The Vikings' most explosive play on Sunday, a game in which they failed to gain even 300 yards while ceding almost 500 to the Jets, came on a reception by a player who only totaled two offensive snaps the entire game.

That same player was on the receiving end of the third-longest gain the previous week, again while playing just two offensive snaps, while a different player who has played just seven offensive snaps all season showed off his game-breaking speed in that game.

Player 1: Jalen Reagor, who hauled in a 38-yard catch on a Kirk Cousins underthrow in the second quarter against the Jets on the Vikings' second touchdown drive in an eventual 27-22 win. He caught a 25-yarder the week before against the Patriots.

Player 2: Kene Nwangwu, whose 97-yard kickoff return TD against the Patriots was one of the most important plays in the game.

Both players largely have been given a tight focus this year on special teams, with Reagor as the punt returner and Nwangwu as the kickoff returner.

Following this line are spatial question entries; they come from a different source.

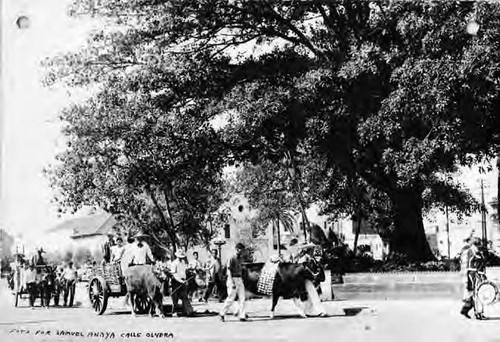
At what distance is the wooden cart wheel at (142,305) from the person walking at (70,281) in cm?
73

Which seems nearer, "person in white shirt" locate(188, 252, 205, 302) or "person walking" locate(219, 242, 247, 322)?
"person walking" locate(219, 242, 247, 322)

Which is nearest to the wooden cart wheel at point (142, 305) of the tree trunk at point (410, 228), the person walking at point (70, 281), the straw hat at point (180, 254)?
the straw hat at point (180, 254)

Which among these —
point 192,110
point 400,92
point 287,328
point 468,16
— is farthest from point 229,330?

But for a team that finds itself increasingly unable to put teams away — even while it keeps winning, as Patrick Reusse and I talked about on Monday's Daily Delivery podcast — and which has been searching for consistent offensive playmakers outside of Justin Jefferson for much of the season, there is a case to be made for an increased offensive role for both players.

Reagor, who came over in a trade with the Eagles before the season, has played 40 offensive snaps all season. With that limited time he's managed six catches for 87 yards and a touchdown plus another two carries for 25 yards. That's 14 yards every time he's touched the ball, and a lot of production per snap.

The counter-argument, of course, is that Reagor didn't deliver huge dividends for the Eagles (64 combined catches in 2020 and 2021) when given a much bigger opportunity. The Vikings might even argue that Reagor's success this year is because he has been targeted in limited and advantageous matchups.

The counter-counter-argument: Why not give Reagor a chance to create more of those mismatches — some sort of a happy medium between his current average of 3.3 offensive snaps per game and his workload in Philadelphia in 2021 of 44.1 offensive snaps per game?

The case for Nwangwu is more potential-based since he's done little with his 36 offensive snaps combined between last year and this year. But just looking at his three kickoff returns for TDs between Week 8 last year and now, it's clear that he's the kind of player who can be dynamic if he gets the ball in space.

Some chunk plays would make the Vikings more dangerous, particularly in the passing game. Reagor's 38-yard catch against the Jets was the longest completion to any Vikings pass-catcher this season other than Jefferson.

The Vikings are winning now, and winning close. With margins so thin, any additional edge is worth exploring.